** start of Extracted material **
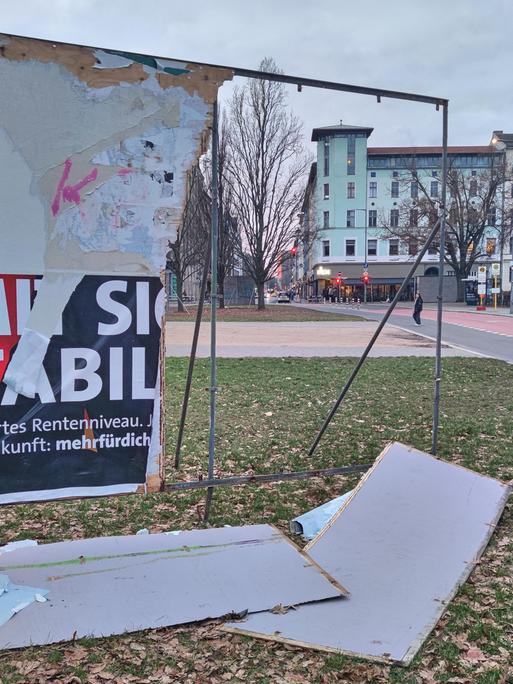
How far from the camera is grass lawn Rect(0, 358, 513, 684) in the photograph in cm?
255

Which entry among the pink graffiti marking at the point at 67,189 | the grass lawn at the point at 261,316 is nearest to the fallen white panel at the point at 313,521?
the pink graffiti marking at the point at 67,189

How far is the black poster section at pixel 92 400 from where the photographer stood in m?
3.26

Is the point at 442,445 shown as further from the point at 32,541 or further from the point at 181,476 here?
the point at 32,541

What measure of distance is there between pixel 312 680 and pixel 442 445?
426 centimetres

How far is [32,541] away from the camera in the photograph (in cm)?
371

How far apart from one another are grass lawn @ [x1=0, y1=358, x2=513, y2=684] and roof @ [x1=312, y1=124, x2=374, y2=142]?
69130mm

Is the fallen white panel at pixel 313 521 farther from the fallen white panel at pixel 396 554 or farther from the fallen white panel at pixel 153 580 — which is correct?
the fallen white panel at pixel 153 580

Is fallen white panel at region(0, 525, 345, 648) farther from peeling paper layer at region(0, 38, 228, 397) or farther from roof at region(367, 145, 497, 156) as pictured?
roof at region(367, 145, 497, 156)

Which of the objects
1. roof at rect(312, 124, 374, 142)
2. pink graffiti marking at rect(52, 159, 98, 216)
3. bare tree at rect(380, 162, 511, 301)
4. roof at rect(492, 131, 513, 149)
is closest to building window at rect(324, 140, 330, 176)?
roof at rect(312, 124, 374, 142)

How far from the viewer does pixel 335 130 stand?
74.6 metres

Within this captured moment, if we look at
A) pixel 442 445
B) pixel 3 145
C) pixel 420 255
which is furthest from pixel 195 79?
pixel 442 445

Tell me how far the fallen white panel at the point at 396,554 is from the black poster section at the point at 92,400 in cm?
126

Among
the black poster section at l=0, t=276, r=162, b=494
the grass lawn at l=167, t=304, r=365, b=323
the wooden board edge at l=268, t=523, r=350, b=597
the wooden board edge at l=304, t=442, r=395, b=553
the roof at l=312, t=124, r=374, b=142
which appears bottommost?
the wooden board edge at l=268, t=523, r=350, b=597

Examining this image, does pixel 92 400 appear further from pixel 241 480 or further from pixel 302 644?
pixel 302 644
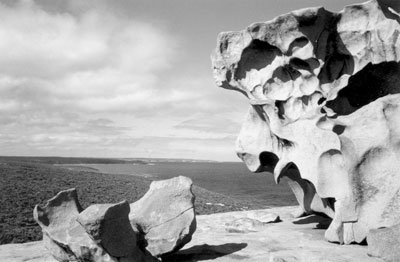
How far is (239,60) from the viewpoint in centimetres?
1219

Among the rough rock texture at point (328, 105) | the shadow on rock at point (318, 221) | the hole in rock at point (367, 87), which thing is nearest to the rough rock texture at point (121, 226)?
the rough rock texture at point (328, 105)

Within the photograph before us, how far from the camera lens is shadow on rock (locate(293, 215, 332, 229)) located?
466 inches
** end of Extracted material **
> _Task objective_: Reproduce the material in its entirety and word for word, without the pictures.

> _Answer to the task_:
How far from the camera is grass lawn Rect(0, 358, 513, 684) in the photograph in cm?
255

Which entry among the pink graffiti marking at the point at 67,189 | the grass lawn at the point at 261,316 is nearest to the fallen white panel at the point at 313,521?
the pink graffiti marking at the point at 67,189

How far is the black poster section at pixel 92 400 from where the photographer stood in m?
3.26

Is the point at 442,445 shown as further from the point at 32,541 or further from the point at 181,476 here?
the point at 32,541

What measure of distance is there between pixel 312 680 and pixel 442 445?
426 centimetres

How far is [32,541] away from the camera in the photograph (in cm)?
371

How far apart from one another are grass lawn @ [x1=0, y1=358, x2=513, y2=684] and roof @ [x1=312, y1=124, x2=374, y2=142]?
69130mm

Is the fallen white panel at pixel 313 521 farther from the fallen white panel at pixel 396 554 or farther from the fallen white panel at pixel 153 580 — which is correct?
the fallen white panel at pixel 153 580

Is fallen white panel at region(0, 525, 345, 648) farther from peeling paper layer at region(0, 38, 228, 397) or farther from roof at region(367, 145, 497, 156) as pictured?
roof at region(367, 145, 497, 156)

Which of the objects
1. roof at rect(312, 124, 374, 142)
2. pink graffiti marking at rect(52, 159, 98, 216)
3. bare tree at rect(380, 162, 511, 301)
4. roof at rect(492, 131, 513, 149)
is closest to building window at rect(324, 140, 330, 176)?
roof at rect(312, 124, 374, 142)

How far from the viewer does pixel 335 130 stand?
74.6 metres

Within this captured moment, if we look at
A) pixel 442 445
B) pixel 3 145
C) pixel 420 255
which is furthest from pixel 195 79?
pixel 442 445

Tell me how far the fallen white panel at the point at 396,554 is from the black poster section at the point at 92,400 in cm?
126

Among
the black poster section at l=0, t=276, r=162, b=494
the grass lawn at l=167, t=304, r=365, b=323
the wooden board edge at l=268, t=523, r=350, b=597
the wooden board edge at l=304, t=442, r=395, b=553
the roof at l=312, t=124, r=374, b=142
which appears bottommost?
the wooden board edge at l=268, t=523, r=350, b=597

Examining this image, does pixel 92 400 appear further from pixel 241 480 or further from pixel 302 644?
pixel 302 644
How far is (239,60) from the viewpoint in centimetres?
1219

Among the rough rock texture at point (328, 105) | the shadow on rock at point (318, 221) | the hole in rock at point (367, 87), which thing is nearest to the rough rock texture at point (121, 226)?
the rough rock texture at point (328, 105)

Within the photograph before us, how far from the camera lens is shadow on rock (locate(293, 215, 332, 229)) located?
466 inches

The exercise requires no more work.